REQUIRED ACTION:
Would you print exactly the lines that begin the listing and continue through the line holding "New Zealand, site"? No pictures, please.
____ DATASET
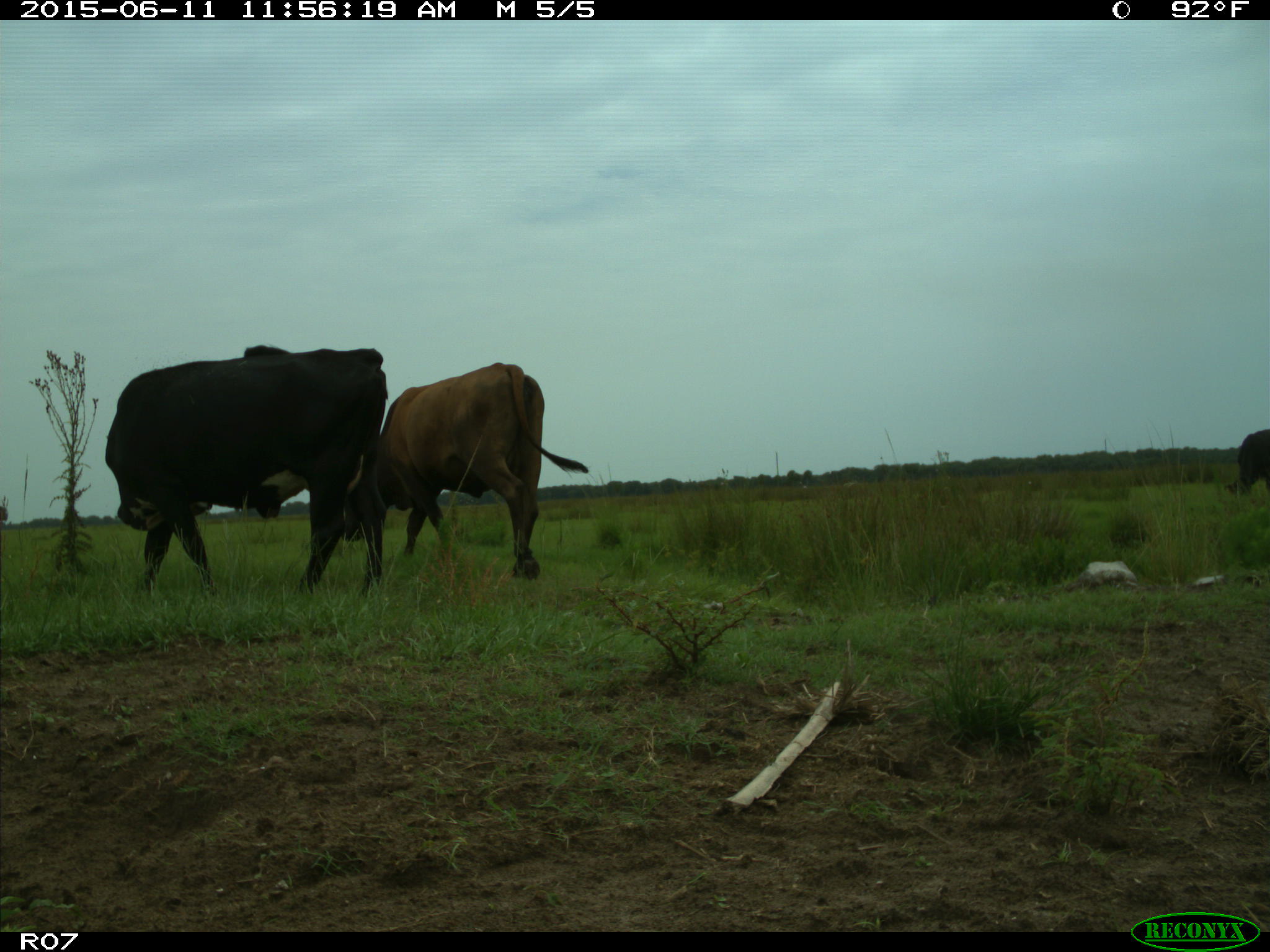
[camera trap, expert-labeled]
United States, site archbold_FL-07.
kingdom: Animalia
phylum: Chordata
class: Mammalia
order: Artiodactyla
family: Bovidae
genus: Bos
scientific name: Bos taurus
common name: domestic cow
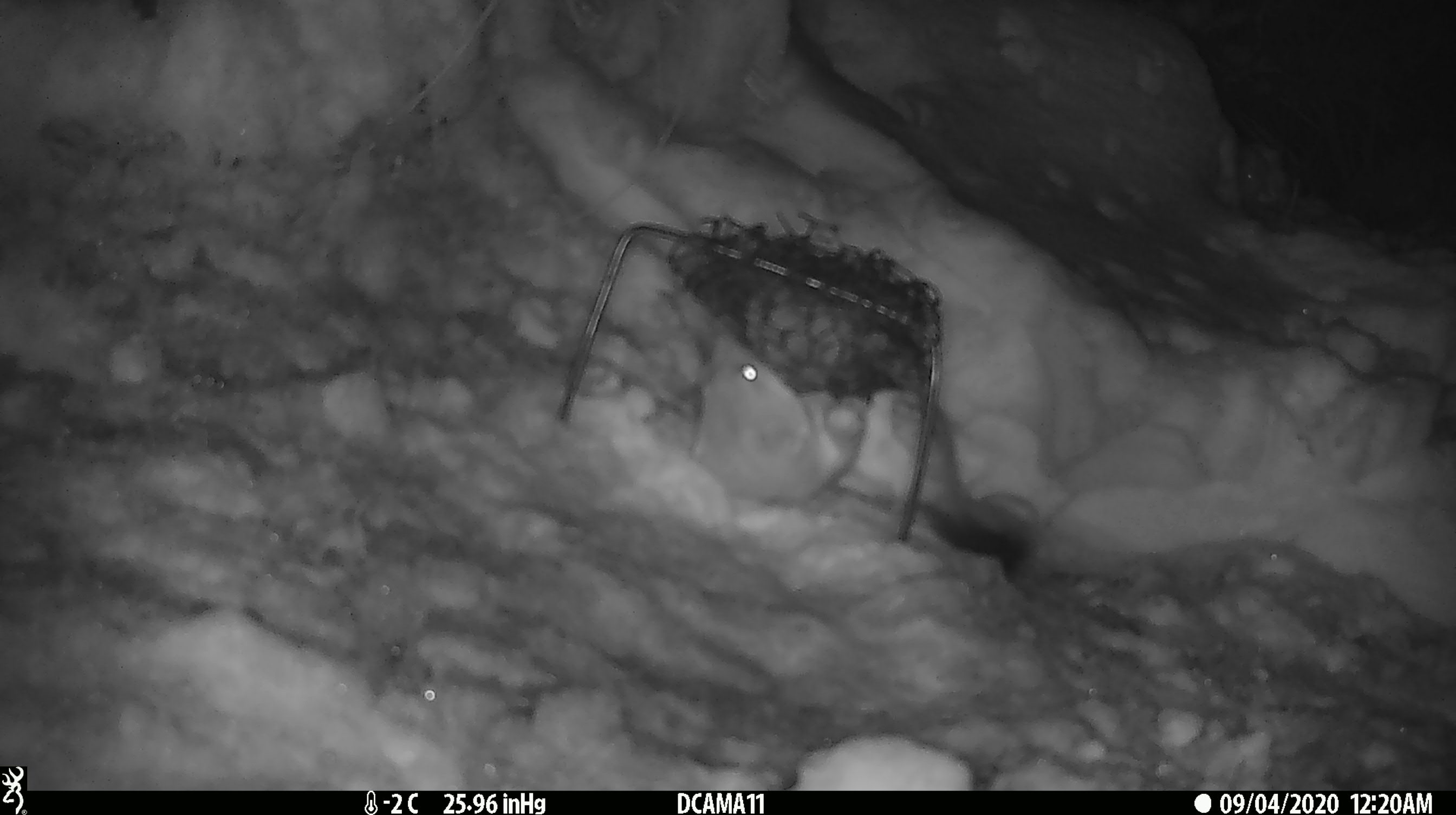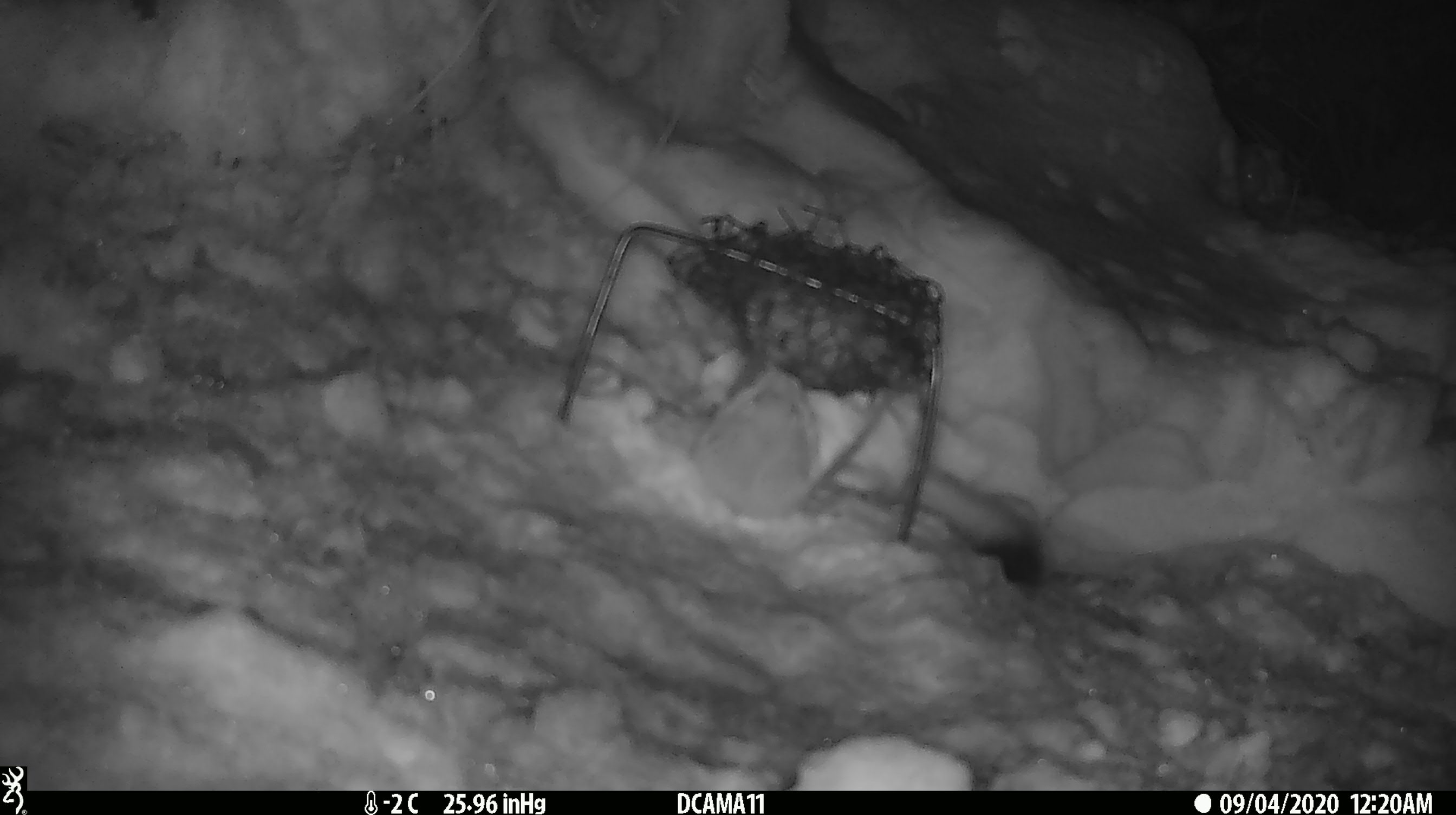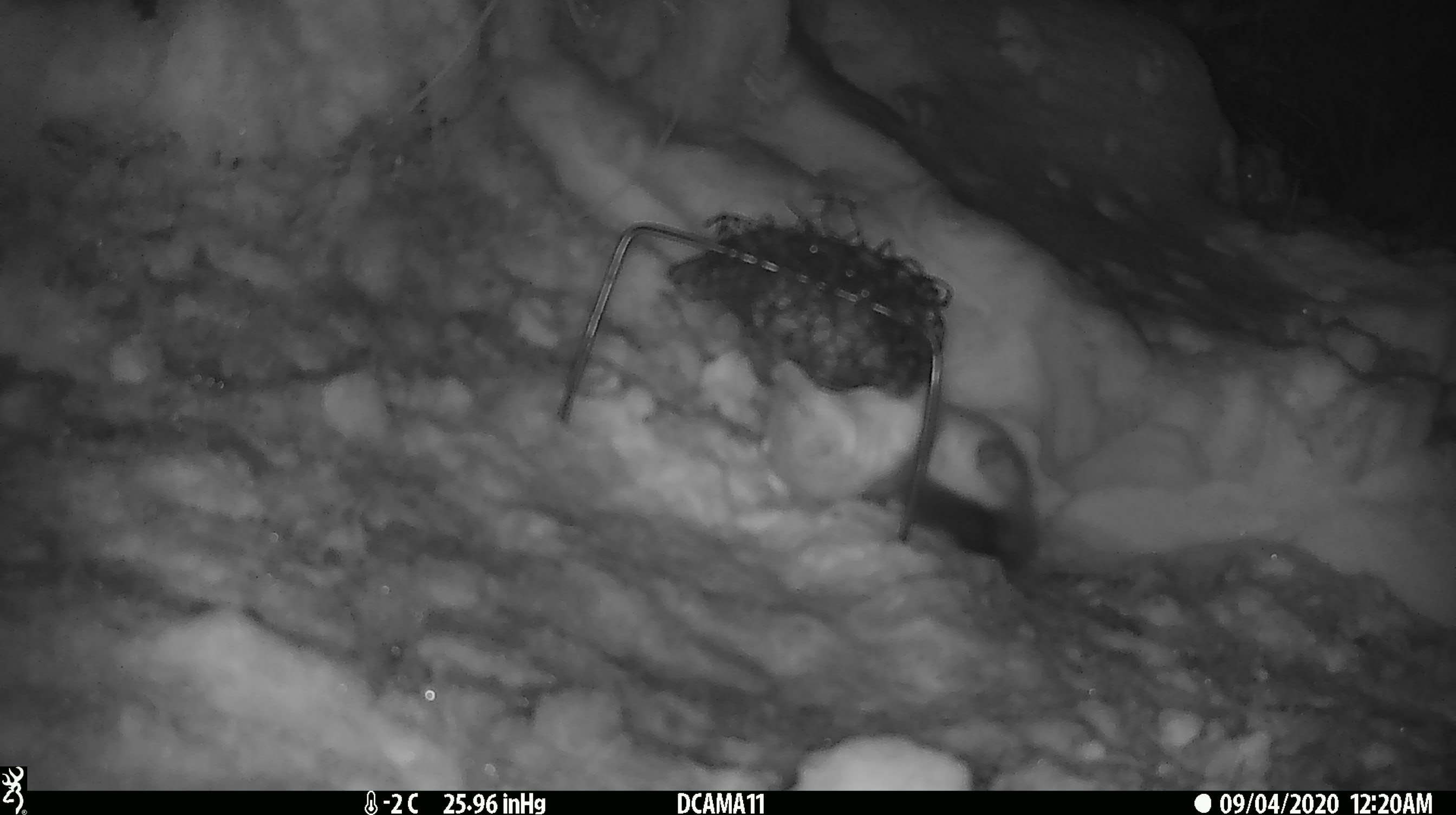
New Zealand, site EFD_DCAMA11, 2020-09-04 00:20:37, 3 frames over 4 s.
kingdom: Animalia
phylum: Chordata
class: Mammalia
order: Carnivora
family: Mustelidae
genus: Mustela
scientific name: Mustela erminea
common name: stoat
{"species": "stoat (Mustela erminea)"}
________
ANSWER FOR THE TASK:
[camera trap, expert-labeled]
United States, site archbold_FL-07.
kingdom: Animalia
phylum: Chordata
class: Mammalia
order: Artiodactyla
family: Bovidae
genus: Bos
scientific name: Bos taurus
common name: domestic cow
New Zealand, site EFD_DCAMA11, 2020-09-04 00:20:37, 3 frames over 4 s.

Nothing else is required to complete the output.